You can spot Marga Melià from afar. On long legs and high heels, the 1,77 m tall Mallorcan towers over pretty much everybody on the square in front of Palma´s cathedral. She is wearing a light-blue short dress with a colourful print and, just for a moment, one could think that it´s Júlia, the heroine of the movie ‘Bittersweet Days’.
Júlia is played by Esther Gonzalez, who is not as tall as Marga and wears her hair short, but has the same big dark eyes and a similar enchanting smile – and twice during the movie you actually see her dressed in Marga’s outfit of today.
‘Bittersweet Days’ is Marga Melià’s first feature film, which she shot in Mallorca and Barcelona, and was first screened at the Atlántida-Festival in Palma. The topic of the film is the 33-year-old herself – representing a generation which has been stuck in a sort of constant life crisis since the financial crash of 2008.
‘Whereas our parents already had a steady job, a family, and a condo at the age of 30, we don´t want to commit,” says Marga, who moved to Barcelona when she was 18. She studied journalism, learned languages in Berlin and Bologna, and then returned to Barcelona where she visited seminars on scriptwriting. For her parents, stability meant happiness, but her own generation constantly questions everything: relationships, professions, and where to live.
What sounds like one big drama is told colourfully in the movie, with likeable actors and a pleasant atmosphere – for uncertainty and instability do not necessarily have to be negative, stresses Marga Melià. She equipped the movie with Spanish and English subtitles, because each of the eight actors speaks in their respective mother tongue – English, Dutch, Spanish, and Catalan.
For her, every crisis presents an opportunity for a new beginning: “You reflect upon a difficult moment, you pause, and then you decide how to go on.” The young woman – who moved back to Mallorca five years ago and founded the production company ‘Nuu Films’ with her boyfriend – thinks that it´s never too late for a change of course in life.
‘Bittersweet Days’ shows, in an entertaining and charming way, that changes don’t always work out. The main character Júlia lives a normal life in Barcelona. She shares a flat with her boyfriend, works in an office, and meets up with friends. When her partner goes to London for a job, a Dutch guy called Luuk moves in with her. He is a photographer, does a language course in Barcelona, and lives for the moment in a carefree way.

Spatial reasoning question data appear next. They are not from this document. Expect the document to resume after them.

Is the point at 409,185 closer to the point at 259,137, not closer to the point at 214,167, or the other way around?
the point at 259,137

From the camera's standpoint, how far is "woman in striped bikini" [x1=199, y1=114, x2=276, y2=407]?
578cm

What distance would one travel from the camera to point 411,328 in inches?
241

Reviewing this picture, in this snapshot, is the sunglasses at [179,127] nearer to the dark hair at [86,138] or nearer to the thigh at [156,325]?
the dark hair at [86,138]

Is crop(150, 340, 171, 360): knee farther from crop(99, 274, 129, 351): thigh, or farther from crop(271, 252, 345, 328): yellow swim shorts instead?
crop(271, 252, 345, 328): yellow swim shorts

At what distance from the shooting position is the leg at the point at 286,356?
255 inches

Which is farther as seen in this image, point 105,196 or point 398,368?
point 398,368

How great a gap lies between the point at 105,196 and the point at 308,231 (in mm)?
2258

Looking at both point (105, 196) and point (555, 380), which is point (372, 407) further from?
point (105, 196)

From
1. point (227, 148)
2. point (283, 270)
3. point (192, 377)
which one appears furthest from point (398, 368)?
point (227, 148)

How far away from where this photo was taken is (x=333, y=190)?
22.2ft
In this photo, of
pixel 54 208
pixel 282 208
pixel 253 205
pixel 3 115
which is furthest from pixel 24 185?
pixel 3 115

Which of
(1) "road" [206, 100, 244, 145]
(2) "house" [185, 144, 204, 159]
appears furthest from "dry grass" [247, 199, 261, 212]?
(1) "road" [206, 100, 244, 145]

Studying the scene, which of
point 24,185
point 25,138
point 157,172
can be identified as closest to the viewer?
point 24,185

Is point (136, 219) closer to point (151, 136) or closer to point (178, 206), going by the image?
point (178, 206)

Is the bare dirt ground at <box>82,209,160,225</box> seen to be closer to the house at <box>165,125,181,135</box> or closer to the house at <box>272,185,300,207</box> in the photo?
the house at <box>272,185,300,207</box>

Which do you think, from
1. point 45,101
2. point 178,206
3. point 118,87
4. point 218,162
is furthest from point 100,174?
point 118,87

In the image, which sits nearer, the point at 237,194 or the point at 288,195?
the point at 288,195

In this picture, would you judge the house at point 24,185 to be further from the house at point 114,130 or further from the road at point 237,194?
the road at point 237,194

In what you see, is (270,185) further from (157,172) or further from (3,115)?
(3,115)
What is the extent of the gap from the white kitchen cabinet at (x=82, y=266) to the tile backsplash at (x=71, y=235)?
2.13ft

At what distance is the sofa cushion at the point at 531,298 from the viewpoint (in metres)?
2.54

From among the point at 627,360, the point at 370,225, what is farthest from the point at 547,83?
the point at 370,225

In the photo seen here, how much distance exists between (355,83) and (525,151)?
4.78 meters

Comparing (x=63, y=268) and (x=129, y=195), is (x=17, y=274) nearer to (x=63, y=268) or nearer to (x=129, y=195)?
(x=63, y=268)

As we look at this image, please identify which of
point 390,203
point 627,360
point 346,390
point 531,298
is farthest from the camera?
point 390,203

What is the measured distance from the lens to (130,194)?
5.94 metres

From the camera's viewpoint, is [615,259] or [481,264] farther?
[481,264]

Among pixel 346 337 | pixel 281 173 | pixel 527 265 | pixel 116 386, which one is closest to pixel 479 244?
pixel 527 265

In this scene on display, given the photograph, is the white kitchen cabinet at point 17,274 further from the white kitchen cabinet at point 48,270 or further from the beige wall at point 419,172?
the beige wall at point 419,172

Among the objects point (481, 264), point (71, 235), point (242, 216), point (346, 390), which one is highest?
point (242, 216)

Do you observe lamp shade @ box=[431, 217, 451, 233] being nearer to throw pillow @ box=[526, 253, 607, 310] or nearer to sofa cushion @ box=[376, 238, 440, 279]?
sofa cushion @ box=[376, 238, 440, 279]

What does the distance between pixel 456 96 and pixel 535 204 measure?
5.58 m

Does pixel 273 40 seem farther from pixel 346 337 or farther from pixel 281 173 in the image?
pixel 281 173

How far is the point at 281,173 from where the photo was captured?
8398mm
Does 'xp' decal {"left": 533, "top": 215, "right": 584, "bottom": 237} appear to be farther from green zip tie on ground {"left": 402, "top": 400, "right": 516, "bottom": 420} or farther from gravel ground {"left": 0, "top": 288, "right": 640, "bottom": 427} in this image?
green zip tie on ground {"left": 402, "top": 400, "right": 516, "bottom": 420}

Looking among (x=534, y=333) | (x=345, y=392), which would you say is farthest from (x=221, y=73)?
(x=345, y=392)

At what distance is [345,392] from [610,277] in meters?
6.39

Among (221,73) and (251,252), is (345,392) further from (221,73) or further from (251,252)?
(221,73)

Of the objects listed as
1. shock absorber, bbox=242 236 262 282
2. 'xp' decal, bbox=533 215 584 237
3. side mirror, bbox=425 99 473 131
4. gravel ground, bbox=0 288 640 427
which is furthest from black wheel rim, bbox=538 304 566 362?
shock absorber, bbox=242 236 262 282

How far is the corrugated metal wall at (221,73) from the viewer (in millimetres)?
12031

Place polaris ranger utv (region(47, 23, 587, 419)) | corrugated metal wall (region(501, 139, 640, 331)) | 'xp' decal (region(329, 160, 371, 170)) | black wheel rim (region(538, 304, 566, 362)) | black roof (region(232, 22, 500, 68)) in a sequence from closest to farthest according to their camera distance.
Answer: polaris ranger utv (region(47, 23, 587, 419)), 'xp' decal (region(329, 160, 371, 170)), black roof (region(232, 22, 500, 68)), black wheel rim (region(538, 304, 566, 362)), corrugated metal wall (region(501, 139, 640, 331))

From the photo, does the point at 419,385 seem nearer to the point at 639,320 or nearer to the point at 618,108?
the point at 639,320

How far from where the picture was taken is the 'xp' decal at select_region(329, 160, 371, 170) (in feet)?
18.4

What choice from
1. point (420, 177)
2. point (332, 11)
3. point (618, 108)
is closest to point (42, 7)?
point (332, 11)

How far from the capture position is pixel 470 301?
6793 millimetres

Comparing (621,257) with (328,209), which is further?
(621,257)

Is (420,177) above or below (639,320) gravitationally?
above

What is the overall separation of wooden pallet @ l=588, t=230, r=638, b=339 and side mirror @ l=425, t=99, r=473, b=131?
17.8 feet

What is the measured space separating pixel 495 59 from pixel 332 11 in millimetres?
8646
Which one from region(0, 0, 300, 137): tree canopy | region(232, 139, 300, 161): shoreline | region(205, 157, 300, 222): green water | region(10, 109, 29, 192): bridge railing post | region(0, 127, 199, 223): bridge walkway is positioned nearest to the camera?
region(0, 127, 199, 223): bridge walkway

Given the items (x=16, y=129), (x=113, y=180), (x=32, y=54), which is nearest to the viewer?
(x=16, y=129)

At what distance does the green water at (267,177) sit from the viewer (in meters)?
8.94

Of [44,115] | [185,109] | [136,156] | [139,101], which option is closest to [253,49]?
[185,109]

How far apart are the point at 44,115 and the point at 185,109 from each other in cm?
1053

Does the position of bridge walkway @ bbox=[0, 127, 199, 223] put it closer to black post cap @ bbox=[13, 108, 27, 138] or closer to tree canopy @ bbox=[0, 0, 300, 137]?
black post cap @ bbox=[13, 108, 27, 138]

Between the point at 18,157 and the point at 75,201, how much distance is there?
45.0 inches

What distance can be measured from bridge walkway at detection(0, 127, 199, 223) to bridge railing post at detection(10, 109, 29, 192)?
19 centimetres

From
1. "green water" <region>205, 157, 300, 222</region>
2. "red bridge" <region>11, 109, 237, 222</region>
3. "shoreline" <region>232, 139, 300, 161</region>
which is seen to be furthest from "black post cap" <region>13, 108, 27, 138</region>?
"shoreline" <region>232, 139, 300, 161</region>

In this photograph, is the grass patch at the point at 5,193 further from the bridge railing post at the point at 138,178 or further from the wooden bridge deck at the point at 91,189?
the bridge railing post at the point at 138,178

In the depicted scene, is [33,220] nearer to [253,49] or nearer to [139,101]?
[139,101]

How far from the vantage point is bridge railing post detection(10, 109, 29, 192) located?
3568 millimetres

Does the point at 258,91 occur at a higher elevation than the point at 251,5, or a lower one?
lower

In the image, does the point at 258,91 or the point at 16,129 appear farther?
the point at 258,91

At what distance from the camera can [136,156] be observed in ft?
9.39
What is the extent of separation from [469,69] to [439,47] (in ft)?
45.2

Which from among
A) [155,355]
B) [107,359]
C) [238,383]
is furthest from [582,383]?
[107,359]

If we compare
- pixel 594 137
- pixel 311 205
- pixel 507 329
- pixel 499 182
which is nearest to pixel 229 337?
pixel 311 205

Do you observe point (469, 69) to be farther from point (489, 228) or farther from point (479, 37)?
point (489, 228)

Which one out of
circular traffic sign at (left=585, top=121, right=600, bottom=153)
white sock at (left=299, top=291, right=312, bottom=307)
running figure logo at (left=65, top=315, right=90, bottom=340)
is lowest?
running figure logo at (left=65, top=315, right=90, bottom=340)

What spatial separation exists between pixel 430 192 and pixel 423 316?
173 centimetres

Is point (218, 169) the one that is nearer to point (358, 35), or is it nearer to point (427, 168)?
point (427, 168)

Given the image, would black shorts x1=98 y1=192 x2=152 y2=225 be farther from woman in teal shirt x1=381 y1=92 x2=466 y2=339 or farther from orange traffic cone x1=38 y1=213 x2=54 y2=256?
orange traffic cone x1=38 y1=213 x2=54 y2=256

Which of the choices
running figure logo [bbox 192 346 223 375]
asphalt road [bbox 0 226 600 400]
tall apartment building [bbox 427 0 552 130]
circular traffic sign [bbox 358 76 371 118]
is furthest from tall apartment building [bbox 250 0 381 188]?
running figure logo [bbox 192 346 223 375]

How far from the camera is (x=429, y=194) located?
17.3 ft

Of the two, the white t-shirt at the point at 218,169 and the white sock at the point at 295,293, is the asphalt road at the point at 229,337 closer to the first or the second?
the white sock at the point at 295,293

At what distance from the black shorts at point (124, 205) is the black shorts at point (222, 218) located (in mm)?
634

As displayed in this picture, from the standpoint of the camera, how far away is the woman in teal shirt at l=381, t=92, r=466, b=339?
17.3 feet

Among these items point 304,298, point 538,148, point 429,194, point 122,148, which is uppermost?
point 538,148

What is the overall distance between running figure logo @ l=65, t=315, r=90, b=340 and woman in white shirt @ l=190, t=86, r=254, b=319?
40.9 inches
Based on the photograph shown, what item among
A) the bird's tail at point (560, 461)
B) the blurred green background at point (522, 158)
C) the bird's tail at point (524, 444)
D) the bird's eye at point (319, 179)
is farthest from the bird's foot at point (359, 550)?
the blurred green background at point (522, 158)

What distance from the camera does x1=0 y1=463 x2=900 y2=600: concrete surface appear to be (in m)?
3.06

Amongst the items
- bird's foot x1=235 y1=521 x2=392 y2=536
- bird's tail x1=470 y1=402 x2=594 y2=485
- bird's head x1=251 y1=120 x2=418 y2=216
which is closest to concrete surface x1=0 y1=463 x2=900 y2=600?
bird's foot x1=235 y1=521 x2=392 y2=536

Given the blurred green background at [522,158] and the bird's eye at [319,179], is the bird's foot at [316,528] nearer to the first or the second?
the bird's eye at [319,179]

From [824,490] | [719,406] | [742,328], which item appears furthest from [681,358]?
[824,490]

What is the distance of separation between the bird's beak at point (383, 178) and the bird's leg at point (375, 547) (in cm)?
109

After a joint visit to Mallorca, where Júlia is originally from, she starts to doubt her carefully structured existence and asks herself what she really wants.
“This identity crisis which we suffer on our way to adulthood, comes back to us at the end of our 20s,” says Marga, who wrote the script, directed, and cut the movie on the computer.
And she is not the only creative woman on the Mallorcan movie scene. Forty directors from the island belong to the Associació de Cineastes de les Illes Balears (ACIB), of which Marga Melià became president in 2015, and which includes names like Agustí Villaronga and Daniel Monzón.
“Due to the financial situation it is still difficult to shoot on Mallorca,” she explains. When there aren’t any fiscal incentives, public support or private investments are missing in the film industry. And that’s in spite of the island offering perfect conditions for a prospering movie business: many hours of sunshine, impressive landscapes, good local technicians, and numerous flight connections.
Many foreign directors have discovered the island for themselves: the latest who shot an entire movie here was Marc Rothemund with the comedy „Da muss Mann durch“.
Marga Melià points out that for her everything could be different with the next movie. Maybe she will hire real actors, but she will definitely fight for some film funding. She already has some initial ideas but nothing´s set in stone so far. Meanwhile she makes a living with smaller productions like commercial spots and video clips.
“Before, a house and a family were important to me,” she says. Now she is not sure if she wants to have children: “It´s an option, but it´s not a priority.” Her thoughts are more occupied with finding out how to be happy in life. “I will find out,” Marga adds. “To be happy is an ongoing process for your whole life.”
‘Bittersweet Days’ will be presented at the Evolution Mallorca International Film Festival in Palma in November. In spring 2017, the movie will be shown in selected cinemas throughout Spain.